Replace "large broad leaf" with "big broad leaf" in the material from its start up to and including the line with "pixel 30 128 < pixel 129 163 < pixel 69 163", changing nothing else. Write out only those lines, without the pictures.

----

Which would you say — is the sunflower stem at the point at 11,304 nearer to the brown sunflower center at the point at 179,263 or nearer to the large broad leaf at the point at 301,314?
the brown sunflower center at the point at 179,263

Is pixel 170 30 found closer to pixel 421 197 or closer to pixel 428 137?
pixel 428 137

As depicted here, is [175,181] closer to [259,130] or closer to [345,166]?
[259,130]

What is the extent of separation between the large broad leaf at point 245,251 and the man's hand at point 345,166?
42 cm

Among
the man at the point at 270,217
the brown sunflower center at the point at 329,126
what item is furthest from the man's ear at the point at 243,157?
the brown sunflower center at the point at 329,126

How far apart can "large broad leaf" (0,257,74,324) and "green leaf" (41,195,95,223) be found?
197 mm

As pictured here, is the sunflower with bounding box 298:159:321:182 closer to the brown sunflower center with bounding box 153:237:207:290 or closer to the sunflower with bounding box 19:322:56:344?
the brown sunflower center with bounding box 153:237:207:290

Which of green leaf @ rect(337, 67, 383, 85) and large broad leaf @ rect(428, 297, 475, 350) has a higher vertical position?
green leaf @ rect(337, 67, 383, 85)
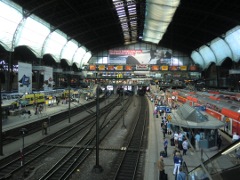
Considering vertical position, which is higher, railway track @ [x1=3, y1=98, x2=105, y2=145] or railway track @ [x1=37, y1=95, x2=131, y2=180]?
railway track @ [x1=3, y1=98, x2=105, y2=145]

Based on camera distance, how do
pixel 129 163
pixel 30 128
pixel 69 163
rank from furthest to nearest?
pixel 30 128 < pixel 129 163 < pixel 69 163

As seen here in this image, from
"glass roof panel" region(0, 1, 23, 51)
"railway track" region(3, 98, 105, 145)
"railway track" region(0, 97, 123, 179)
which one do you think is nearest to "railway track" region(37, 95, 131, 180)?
"railway track" region(0, 97, 123, 179)

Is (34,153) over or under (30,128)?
under

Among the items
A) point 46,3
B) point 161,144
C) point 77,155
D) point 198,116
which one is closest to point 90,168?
point 77,155

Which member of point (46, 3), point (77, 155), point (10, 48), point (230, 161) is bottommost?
Result: point (77, 155)

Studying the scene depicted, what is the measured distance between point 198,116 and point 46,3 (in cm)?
3254

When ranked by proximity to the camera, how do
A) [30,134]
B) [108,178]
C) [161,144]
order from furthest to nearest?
[30,134] < [161,144] < [108,178]

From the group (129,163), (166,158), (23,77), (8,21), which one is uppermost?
(8,21)

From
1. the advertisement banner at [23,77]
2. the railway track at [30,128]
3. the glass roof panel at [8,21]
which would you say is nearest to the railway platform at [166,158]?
the railway track at [30,128]

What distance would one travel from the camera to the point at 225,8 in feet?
145

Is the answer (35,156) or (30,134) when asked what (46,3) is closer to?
(30,134)

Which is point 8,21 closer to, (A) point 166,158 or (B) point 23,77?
(B) point 23,77

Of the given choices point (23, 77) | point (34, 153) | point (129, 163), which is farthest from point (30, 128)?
point (129, 163)

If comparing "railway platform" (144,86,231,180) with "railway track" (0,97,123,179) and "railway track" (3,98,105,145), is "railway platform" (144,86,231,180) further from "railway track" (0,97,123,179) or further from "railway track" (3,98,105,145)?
"railway track" (3,98,105,145)
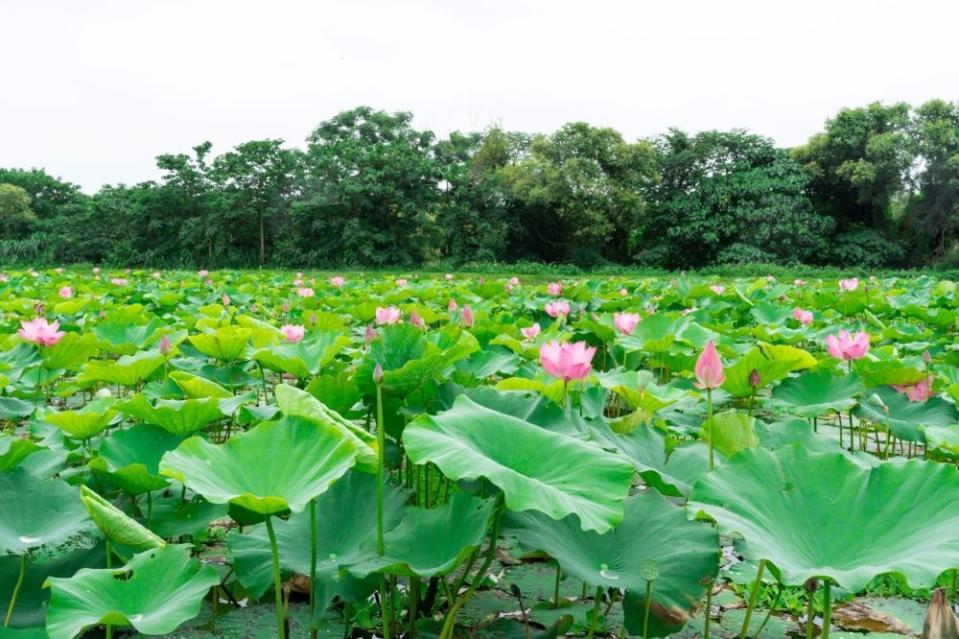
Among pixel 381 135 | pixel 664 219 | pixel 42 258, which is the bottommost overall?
pixel 42 258

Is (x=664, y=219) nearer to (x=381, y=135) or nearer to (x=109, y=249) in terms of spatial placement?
(x=381, y=135)

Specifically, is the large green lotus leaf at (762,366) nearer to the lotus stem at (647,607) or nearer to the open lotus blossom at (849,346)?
the open lotus blossom at (849,346)

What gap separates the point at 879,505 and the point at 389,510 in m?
0.74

----

Task output:
Which would you say — is the sunflower stem at the point at 11,304 nearer to the brown sunflower center at the point at 179,263 or nearer to the big broad leaf at the point at 301,314?
the brown sunflower center at the point at 179,263

Is pixel 170 30 found closer to pixel 421 197 or closer to pixel 428 137?
pixel 428 137

As depicted here, is [175,181] closer to [259,130] or closer to [345,166]?
[259,130]

What is the extent of separation between the big broad leaf at point 245,251 and the man's hand at point 345,166?
42 cm

Among
the man at the point at 270,217
the brown sunflower center at the point at 329,126
what item is furthest from the man's ear at the point at 243,157?
the brown sunflower center at the point at 329,126

How far apart can "big broad leaf" (0,257,74,324) and "green leaf" (41,195,95,223) be found?
197 mm

As pictured here, is the sunflower with bounding box 298:159:321:182 closer to the brown sunflower center with bounding box 153:237:207:290 or closer to the sunflower with bounding box 19:322:56:344?
the brown sunflower center with bounding box 153:237:207:290

Which of green leaf @ rect(337, 67, 383, 85) and big broad leaf @ rect(428, 297, 475, 350) has a higher vertical position?
green leaf @ rect(337, 67, 383, 85)
Considering vertical position, which is higher, railway track @ [x1=3, y1=98, x2=105, y2=145] or railway track @ [x1=37, y1=95, x2=131, y2=180]?
railway track @ [x1=3, y1=98, x2=105, y2=145]

Based on camera distance, how do
pixel 129 163
pixel 30 128
pixel 69 163
rank from furthest to nearest?
pixel 30 128 < pixel 129 163 < pixel 69 163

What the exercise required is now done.